Frappes sur les infrastructures iraniennes, Israël annonce un durcissement
Beirut and Tehran awoke Friday to airstrikes, as part of a new phase of the war promised by Israel, now focused on the infrastructure of the Iranian regime and the stronghold of its ally, the Lebanese Hezbollah.
AFPTV images from southern Beirut showed buildings completely gutted and vehicles burned out after overnight Israeli bombings, while tens of thousands of people fled the destruction.
The American-Israeli war against the Islamic Republic, which is entering its seventh day, is engulfing the Middle East and is causing even more concern among global economic players as its duration proves to be highly uncertain.
Sending ground troops to Iran would be a "waste of time," as the Iranians have already "lost everything they could lose," Donald Trump told NBC News.
His Defense Minister Pete Hegseth, however, ruled out a quick resolution, stating: "we are only at the beginning of the fighting".
During the night, Israeli fighter jets targeted several locations in southern Lebanon as well as the outskirts of Baalbek (east), according to the national news agency.
The Israeli army has been ordered to advance further into southern Lebanon in order to extend its zone of control to the border.
Israel Raziel, a 64-year-old retired taxi driver, has known about rocket alerts since the 1970s, a time when air defenses were almost non-existent.
He wants to hope that this war will be the last. "I think it has to end," he told AFP. But the prospects for that are slim and the immediate future terrifying.
On Thursday, a real panic gripped Beirut after an unprecedented call from Israel to evacuate the southern suburbs of the capital, a Hezbollah stronghold where massive traffic jams immediately formed.
In the evening, the area was hit by several strikes, including one "very violent" according to the Ani news agency, which indicated that the suburb had "almost emptied" after "a massive exodus".
In Iran, Israel launched a series of "large-scale" strikes on the capital. Iranian media, including the national broadcaster IRIB, reported early Friday a series of explosions in various parts of the capital, particularly in the east and west.
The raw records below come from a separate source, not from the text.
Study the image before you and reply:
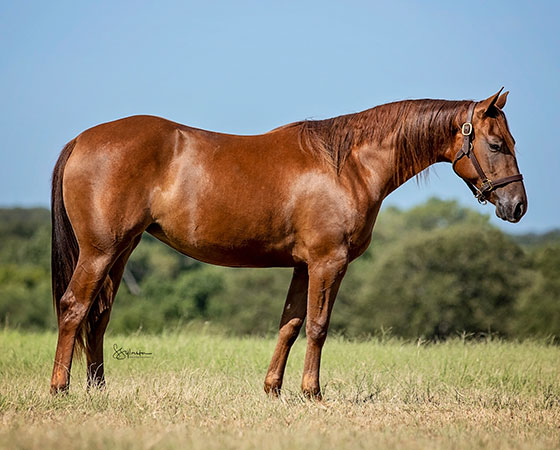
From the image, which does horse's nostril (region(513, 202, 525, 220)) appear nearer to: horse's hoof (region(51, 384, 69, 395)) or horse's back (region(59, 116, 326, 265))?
horse's back (region(59, 116, 326, 265))

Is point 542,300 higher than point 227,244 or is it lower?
lower

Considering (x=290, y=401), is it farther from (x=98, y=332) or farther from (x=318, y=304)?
(x=98, y=332)

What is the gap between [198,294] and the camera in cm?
5034

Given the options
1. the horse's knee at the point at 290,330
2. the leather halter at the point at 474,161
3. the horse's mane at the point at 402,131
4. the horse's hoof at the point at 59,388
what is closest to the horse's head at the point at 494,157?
the leather halter at the point at 474,161

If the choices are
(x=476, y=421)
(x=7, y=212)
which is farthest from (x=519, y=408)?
(x=7, y=212)

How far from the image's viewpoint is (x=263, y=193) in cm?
576

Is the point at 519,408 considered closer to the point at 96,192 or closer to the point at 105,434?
the point at 105,434

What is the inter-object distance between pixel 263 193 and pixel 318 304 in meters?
1.01

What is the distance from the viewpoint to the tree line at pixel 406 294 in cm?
3328

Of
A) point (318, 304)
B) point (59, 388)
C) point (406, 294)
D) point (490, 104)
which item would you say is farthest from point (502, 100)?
point (406, 294)

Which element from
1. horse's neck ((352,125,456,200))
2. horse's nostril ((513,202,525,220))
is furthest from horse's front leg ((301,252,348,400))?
horse's nostril ((513,202,525,220))

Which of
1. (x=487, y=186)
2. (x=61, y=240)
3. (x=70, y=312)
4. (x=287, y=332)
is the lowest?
(x=287, y=332)

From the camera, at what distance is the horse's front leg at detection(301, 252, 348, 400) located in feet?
18.8

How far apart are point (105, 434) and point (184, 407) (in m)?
1.21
The Revolutionary Guards, the ideological army of the regime, announced in response "a combined missile and drone attack, as well as the launch of a barrage of Kheibar missiles, targeting locations in the heart of Tel Aviv".
The bustling Israeli city is constantly under attack. A series of about eight explosions was heard there on Friday morning, following an alert about Iranian missiles, AFP journalists reported.
Israeli emergency services Magen David Adom stated that no casualties had been reported at this stage.
The third front, essentially the Gulf countries hosting American military bases, also testified to the maintenance, on the seventh day of the war, of the Iranian strike force.
Saudi Arabia and Qatar both announced early Friday that they had thwarted drone and missile attacks targeting air bases. In Bahrain, a hotel and several buildings were hit.
For the time being, neither side is inclined to discuss the matter.
On Thursday evening, Donald Trump demanded "to be involved" in the choice of successor to Ali Khamenei, the Iranian supreme leader killed in a strike in the early hours of the war, dismissing the idea that his son could be chosen.
Israel claims to have destroyed more than 60% of Iran's ballistic missile launchers and 80% of its anti-aircraft defenses, following 2,500 strikes using more than 6,000 munitions. The country asserts "near-total air superiority in Iranian airspace."
Iranian Foreign Minister Abbas Araghchi, for his part, reaffirmed Tehran's determination, with the formula neither "ceasefire" nor "negotiations".
Increasingly isolated, the Islamic Republic can now only rely on weakened allies.
The Houthis of Yemen, pro-Iranian rebels who have remained silent since the beginning of the war, have "their finger on the trigger" and are "ready to respond at any moment," their leader Abdul Malik al-Houthi assured.
Diplomacy, for the time being, remains the prerogative of third countries.
"Everything must be done" to prevent Lebanon "from being drawn back into war," urged French President Emmanuel Macron, responding to a call to that effect from his Lebanese counterpart Joseph Aoun.
The Lebanese Ministry of Health announced Thursday evening that at least 123 people have been killed and 683 wounded since Monday. Its Iranian counterpart reported 926 deaths to the IRNA news agency, a figure lower than some other official sources.
Thirteen people, including seven civilians, have been killed in the Gulf countries, among them an 11-year-old girl in Kuwait. In Israel, the death toll stands at at least 10.
AFP is unable to independently verify these figures.